AnySL: Efficient and Portable Multi-Language Shading

RenderMan Glass Starball, Procedural Parquet | RTfact/AnySL

RenderMan Granite, Checker, Parquet, Mirror | Manta/AnySL

About

In cooperation with the Computer Graphics Group we develop a unified shading system that is independent of source language, target architecture and rendering engine without sacrificing runtime performance.

Our goal is to eventually provide a shading-system that uses a portable shader-format to allow integration into any kind of rendering engine (e.g. ray-tracing, rasterization, global illumination). Additionally, integration of existing shading-languages only requires minimal effort while the compiler technology of AnySL still enables maximum performance.

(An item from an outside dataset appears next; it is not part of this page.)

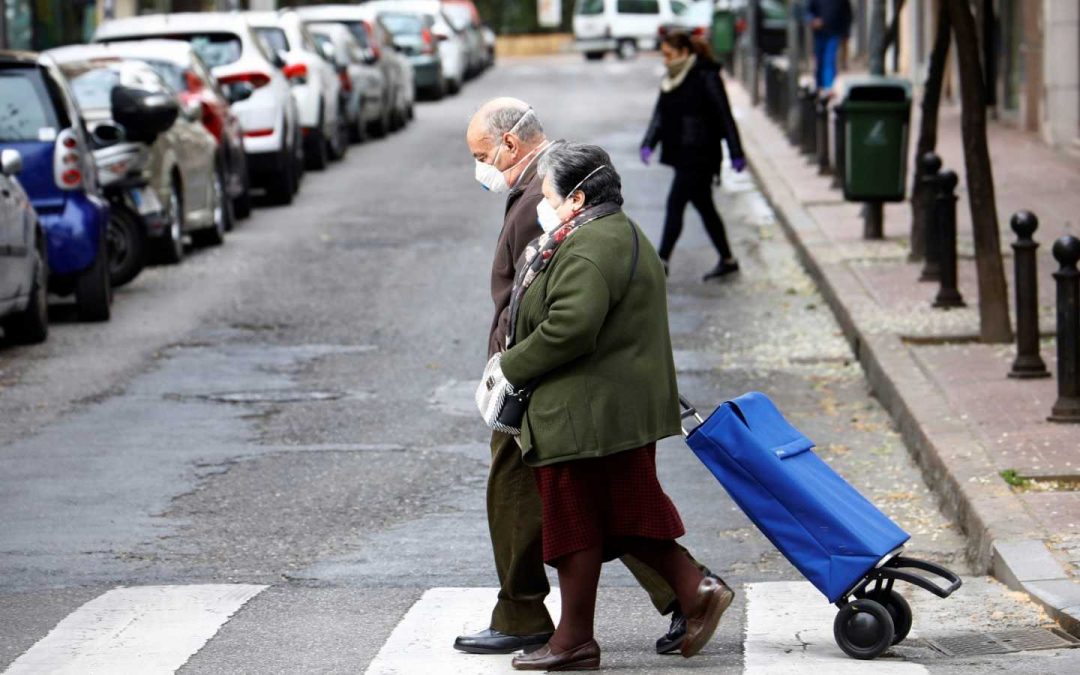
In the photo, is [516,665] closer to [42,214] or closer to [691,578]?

Shaders denote program fragments that extend the functionality of a rendering system for specific tasks such as computing emission, light-material interaction, or geometry processing --- similar to plug-ins used elsewhere. The key difference to such function-call and library-based plug-ins is that shading code usually needs to be transformed to meet the needs of the target applications regarding performance or program structure and should provide convenience for the programmer. However, to support a certain shading language, the compiler has to provide a compiler framework for it. Hence, the renderer's implementor ends up in investing a large part of his time in creating compilers; something he did not want to do in the first place.

AnySL is a novel approach to ease the integration of a shading language into a renderer. We compile shaders into a program representation that is independent of the shading language, the renderer, and the target hardware platform. The renderer has to provide the implementation of the basic constructs of the shading language. By augmenting the renderer with a just-in-time compiler library, the shaders are loaded and "glued" to the renderer's interface at runtime. Afterwards, the shader is mapped to the underlying hardware platform. With this approach, all performance obstacles incurred by common programming abstraction mechanisms are optimized away, resulting in high performance while keeping the maximum flexibility.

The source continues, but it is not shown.